Dataset =>
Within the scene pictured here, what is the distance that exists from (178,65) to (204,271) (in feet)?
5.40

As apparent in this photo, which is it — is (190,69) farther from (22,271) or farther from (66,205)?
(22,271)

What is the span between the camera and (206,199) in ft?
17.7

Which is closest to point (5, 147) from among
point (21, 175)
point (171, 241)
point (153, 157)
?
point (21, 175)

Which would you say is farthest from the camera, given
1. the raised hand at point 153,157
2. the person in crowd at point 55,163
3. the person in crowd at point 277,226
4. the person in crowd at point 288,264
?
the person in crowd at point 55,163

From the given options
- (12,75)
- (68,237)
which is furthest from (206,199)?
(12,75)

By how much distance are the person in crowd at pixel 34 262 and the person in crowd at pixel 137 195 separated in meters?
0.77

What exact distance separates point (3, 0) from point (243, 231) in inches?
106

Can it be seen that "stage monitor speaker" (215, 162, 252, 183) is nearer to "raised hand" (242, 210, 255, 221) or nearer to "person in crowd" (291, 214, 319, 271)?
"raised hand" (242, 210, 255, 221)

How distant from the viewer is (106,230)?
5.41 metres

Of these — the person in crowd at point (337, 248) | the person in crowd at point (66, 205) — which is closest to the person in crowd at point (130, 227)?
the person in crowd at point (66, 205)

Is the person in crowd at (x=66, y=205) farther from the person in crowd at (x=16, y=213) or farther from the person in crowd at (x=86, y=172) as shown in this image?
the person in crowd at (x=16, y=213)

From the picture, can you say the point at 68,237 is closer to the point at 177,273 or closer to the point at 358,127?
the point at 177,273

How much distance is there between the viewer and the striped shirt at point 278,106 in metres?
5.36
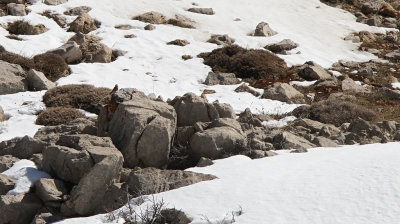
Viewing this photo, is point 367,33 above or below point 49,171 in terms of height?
below

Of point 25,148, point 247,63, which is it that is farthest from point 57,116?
point 247,63

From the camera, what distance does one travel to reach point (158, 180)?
9.16 meters

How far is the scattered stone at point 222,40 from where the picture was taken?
2539cm

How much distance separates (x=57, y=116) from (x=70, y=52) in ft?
22.1

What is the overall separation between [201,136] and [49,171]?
10.3 ft

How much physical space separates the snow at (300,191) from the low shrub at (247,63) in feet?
38.6

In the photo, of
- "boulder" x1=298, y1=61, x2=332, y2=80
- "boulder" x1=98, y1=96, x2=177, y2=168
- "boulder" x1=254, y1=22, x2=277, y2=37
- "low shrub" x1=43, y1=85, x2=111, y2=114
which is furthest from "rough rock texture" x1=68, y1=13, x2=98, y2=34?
"boulder" x1=98, y1=96, x2=177, y2=168

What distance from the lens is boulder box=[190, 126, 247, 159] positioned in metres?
10.7

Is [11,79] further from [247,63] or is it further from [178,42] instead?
[247,63]

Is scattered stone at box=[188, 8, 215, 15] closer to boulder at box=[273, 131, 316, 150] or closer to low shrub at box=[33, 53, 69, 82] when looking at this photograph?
low shrub at box=[33, 53, 69, 82]

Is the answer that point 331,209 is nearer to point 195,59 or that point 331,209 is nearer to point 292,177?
point 292,177

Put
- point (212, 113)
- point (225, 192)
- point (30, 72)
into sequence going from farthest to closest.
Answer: point (30, 72), point (212, 113), point (225, 192)

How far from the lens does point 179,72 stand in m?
21.5

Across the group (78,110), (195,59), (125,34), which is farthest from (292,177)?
(125,34)
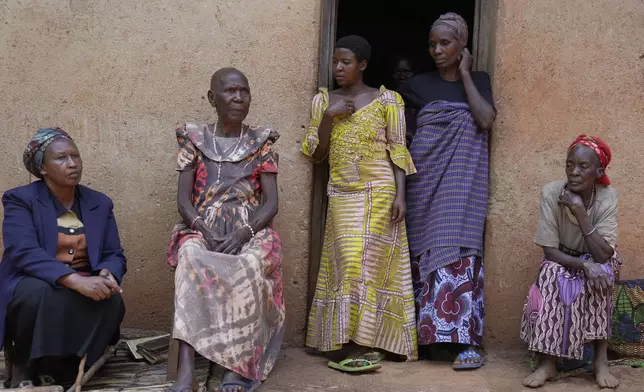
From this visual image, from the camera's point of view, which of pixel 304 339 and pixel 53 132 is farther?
pixel 304 339

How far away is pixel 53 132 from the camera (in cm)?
437

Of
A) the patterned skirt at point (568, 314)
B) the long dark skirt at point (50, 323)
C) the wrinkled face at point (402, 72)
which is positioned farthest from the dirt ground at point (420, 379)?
the wrinkled face at point (402, 72)

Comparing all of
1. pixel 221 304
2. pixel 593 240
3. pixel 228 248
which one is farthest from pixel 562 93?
pixel 221 304

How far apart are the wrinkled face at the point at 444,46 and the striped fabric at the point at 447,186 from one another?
0.82 feet

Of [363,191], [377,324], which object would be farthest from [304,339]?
[363,191]

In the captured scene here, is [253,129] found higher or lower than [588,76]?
lower

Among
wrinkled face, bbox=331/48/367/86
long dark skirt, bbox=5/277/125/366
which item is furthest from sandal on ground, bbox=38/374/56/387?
wrinkled face, bbox=331/48/367/86

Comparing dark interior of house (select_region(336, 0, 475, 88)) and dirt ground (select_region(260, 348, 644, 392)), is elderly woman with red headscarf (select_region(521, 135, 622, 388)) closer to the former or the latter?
dirt ground (select_region(260, 348, 644, 392))

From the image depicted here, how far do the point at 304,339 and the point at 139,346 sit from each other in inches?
41.3

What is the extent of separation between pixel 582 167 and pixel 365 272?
130 cm

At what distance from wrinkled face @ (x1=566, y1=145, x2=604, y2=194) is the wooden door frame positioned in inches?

Description of the task =>
Reproduce all of the material above word for word, leaving out the pictures.

Output for this task =>
Within the scene pictured here, what is the distance that exists from (178,65) to (204,271) (in feet)?
5.40

As apparent in this photo, which is it — is (190,69) farther from (22,271) or farther from (66,205)?
(22,271)

What is the span between the camera and (206,199) in ft?
17.7

Which is closest to point (5, 147) from among
point (21, 175)
point (171, 241)
point (153, 157)
?
point (21, 175)

Which would you say is farthest from the camera, given
1. the raised hand at point 153,157
2. the person in crowd at point 55,163
3. the person in crowd at point 277,226
4. the person in crowd at point 288,264
?
the person in crowd at point 55,163

From the given options
- (12,75)
- (68,237)
which is furthest from (206,199)?
(12,75)

By how much distance are the person in crowd at pixel 34 262 and the person in crowd at pixel 137 195 separated in meters?
0.77

What exact distance separates point (3, 0) from point (243, 231) in inches?
106

Can it be seen that "stage monitor speaker" (215, 162, 252, 183) is nearer to "raised hand" (242, 210, 255, 221) or nearer to "person in crowd" (291, 214, 319, 271)?
"raised hand" (242, 210, 255, 221)

How distant from the viewer is (106,230)?
5.41 metres

Of these — the person in crowd at point (337, 248) | the person in crowd at point (66, 205) — which is closest to the person in crowd at point (130, 227)?
the person in crowd at point (66, 205)

Is the person in crowd at (x=66, y=205) farther from the person in crowd at (x=16, y=213) or farther from the person in crowd at (x=86, y=172) as shown in this image?
the person in crowd at (x=16, y=213)

From the picture, can you say the point at 68,237 is closer to the point at 177,273 or closer to the point at 358,127?
the point at 177,273

How much distance is there between the viewer and the striped shirt at point 278,106 in metres?
5.36
Viewing this photo, is point 367,33 above or below point 49,171 in terms of height?
below

Of point 25,148, point 247,63, which is it that is farthest from point 57,116?
point 247,63

From the camera, what distance does one travel to reach point (158, 180)?
9.16 meters

How far is the scattered stone at point 222,40 from where the picture was taken?
2539cm

How much distance separates (x=57, y=116) from (x=70, y=52) in ft?
22.1

What is the overall separation between [201,136] and [49,171]?
10.3 ft

How much physical space separates the snow at (300,191) from the low shrub at (247,63) in feet?
38.6

In the photo, of
- "boulder" x1=298, y1=61, x2=332, y2=80
- "boulder" x1=98, y1=96, x2=177, y2=168
- "boulder" x1=254, y1=22, x2=277, y2=37
- "low shrub" x1=43, y1=85, x2=111, y2=114
which is furthest from "rough rock texture" x1=68, y1=13, x2=98, y2=34?
"boulder" x1=98, y1=96, x2=177, y2=168

What distance from the lens is boulder box=[190, 126, 247, 159] positioned in metres?
10.7

Is [11,79] further from [247,63] or is it further from [178,42] instead?
[247,63]

Is scattered stone at box=[188, 8, 215, 15] closer to boulder at box=[273, 131, 316, 150] or closer to low shrub at box=[33, 53, 69, 82] when looking at this photograph?
low shrub at box=[33, 53, 69, 82]

Is the answer that point 331,209 is nearer to point 195,59 or that point 331,209 is nearer to point 292,177?
point 292,177

Put
- point (212, 113)
- point (225, 192)
- point (30, 72)
into sequence going from farthest to closest.
Answer: point (30, 72), point (212, 113), point (225, 192)

How far from the lens does point 179,72 stand in m?
21.5

Across the group (78,110), (195,59), (125,34), which is farthest from (292,177)?
(125,34)
From this visual image, from the camera's point of view, which of pixel 304 339 and pixel 53 132 is farther?
pixel 304 339

How far away is pixel 53 132 from the camera (in cm)?
437

Of
A) the patterned skirt at point (568, 314)
B) the long dark skirt at point (50, 323)
C) the wrinkled face at point (402, 72)
which is positioned farthest from the dirt ground at point (420, 379)?
the wrinkled face at point (402, 72)

Comparing all of
1. pixel 221 304
2. pixel 593 240
3. pixel 228 248
which one is farthest from pixel 562 93?
pixel 221 304

How far apart are the wrinkled face at the point at 444,46 and the striped fabric at the point at 447,186 from one another?
0.82 feet

Of [363,191], [377,324], which object would be farthest from [304,339]?
[363,191]

In the captured scene here, is [253,129] found higher or lower than [588,76]?
lower

Among
wrinkled face, bbox=331/48/367/86
long dark skirt, bbox=5/277/125/366
which item is furthest from sandal on ground, bbox=38/374/56/387?
wrinkled face, bbox=331/48/367/86

Comparing dark interior of house (select_region(336, 0, 475, 88)) and dirt ground (select_region(260, 348, 644, 392)), is elderly woman with red headscarf (select_region(521, 135, 622, 388)) closer to the former or the latter?
dirt ground (select_region(260, 348, 644, 392))

From the image depicted here, how far do the point at 304,339 and the point at 139,346 sit from each other in inches?
41.3

What is the extent of separation between pixel 582 167 and pixel 365 272?
130 cm

At what distance from wrinkled face @ (x1=566, y1=145, x2=604, y2=194) is the wooden door frame positioned in inches?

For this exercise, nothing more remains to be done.